What exactly is MVCC?

Definition: Multi-Version Concurrency Control , literally, the use of multiple versions for reasonable control during concurrency (that’s how I took it literally anyway), obviously this thing is an abstract concept, and it is. It is mainly found in some data management software. Maintaining multiple versions of a data makes the read and write operations conflict-free.

  • Why is this thing there?

We all know that the data management program provides the function of querying and modifying data, but how to solve the conflict problem during reading and writing it, in order to maintain data consistency and maintain high performance, to even when there is a read-write conflict, but also to do without locking, non-blocking concurrent reading, MVCC This concurrency control algorithm has emerged.

MVCC Fundamentals

MVCC is allowing multiple versions of an object to exist simultaneously.
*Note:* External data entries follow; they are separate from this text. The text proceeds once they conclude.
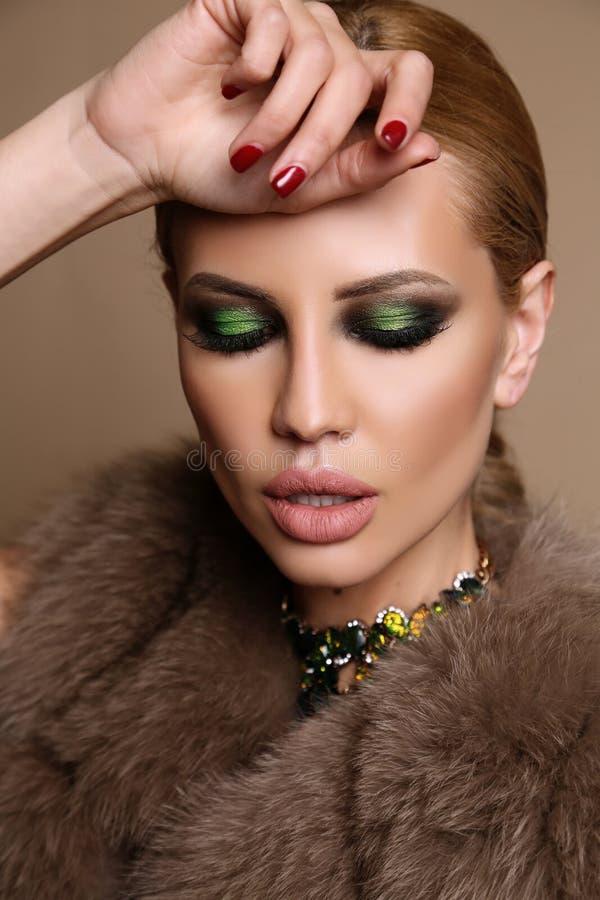 Femme avec les cheveux blonds et le maquillage lumineux, dans le manteau de fourrure élégant avec le bijou photos libres de droits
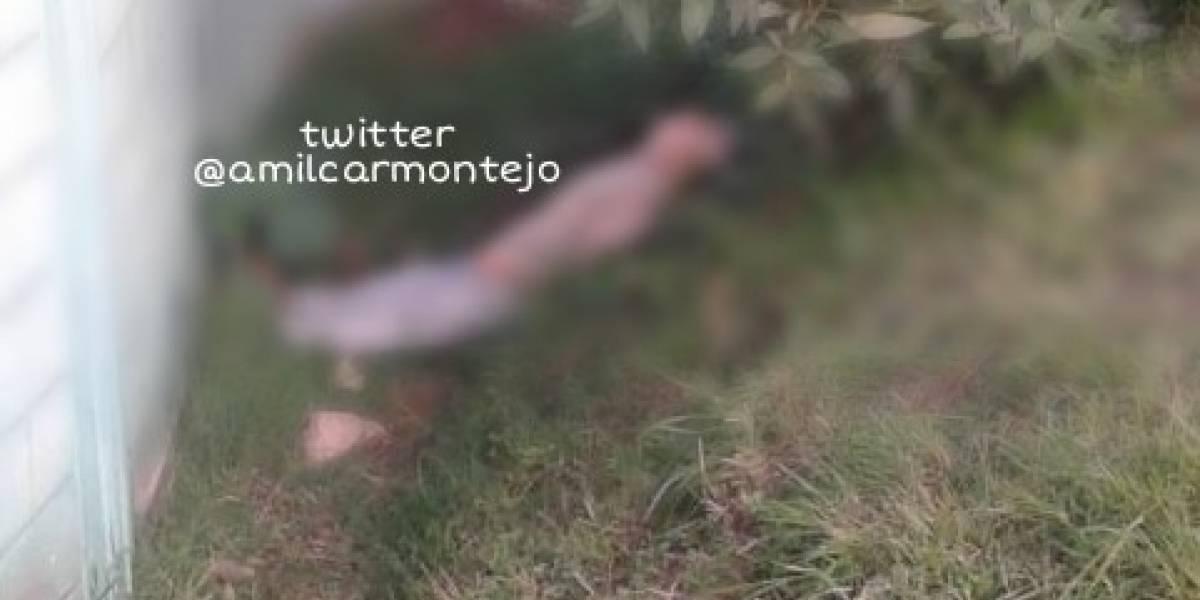 Localizan a hombre fallecido en avenida Las Américas; hay un arma de fuego a su lado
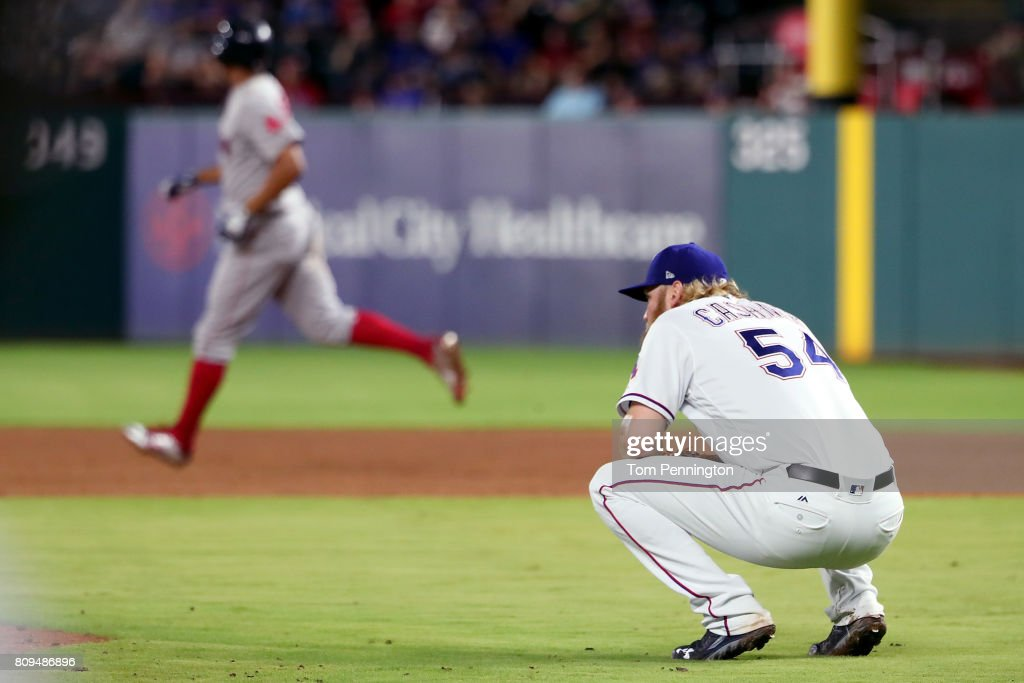 Andrew Cashner #54 of the Texas Rangers reacts after giving up a two run home run against Xander Bogaerts #2 of the Boston Red Sox in the top of the sixth inning at Globe Life Park in Arlington on July 5, 2017 in Arlington, Texas.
That is, it has a “current” version and one or more previous versions. You can use different versions of it as needed to solve the problem you are facing when you get the version. During this run, the “author” can create and publish a new version of the object, which will become the latest version of the object, and the “reader” can still use the previous version as well.

Which versions are available to “readers”? This is related to your real needs, for example, the isolation level in Mysql, different levels of the same concurrent operation after the results see inconsistent, we can according to the needs of the reasonable display data object version, in different isolation levels to achieve different results.

Since we know the abstraction of MVCC, let’s take a look at its implementation. MVCC has been embraced by many data management programs, which undoubtedly proves that it is a good design idea, such as the Innodb engine in Mysql, Etcd storage, PostgreSQL, oracle, etc. Let’s take the Innodb engine as an example and observe how it is implemented MVCC.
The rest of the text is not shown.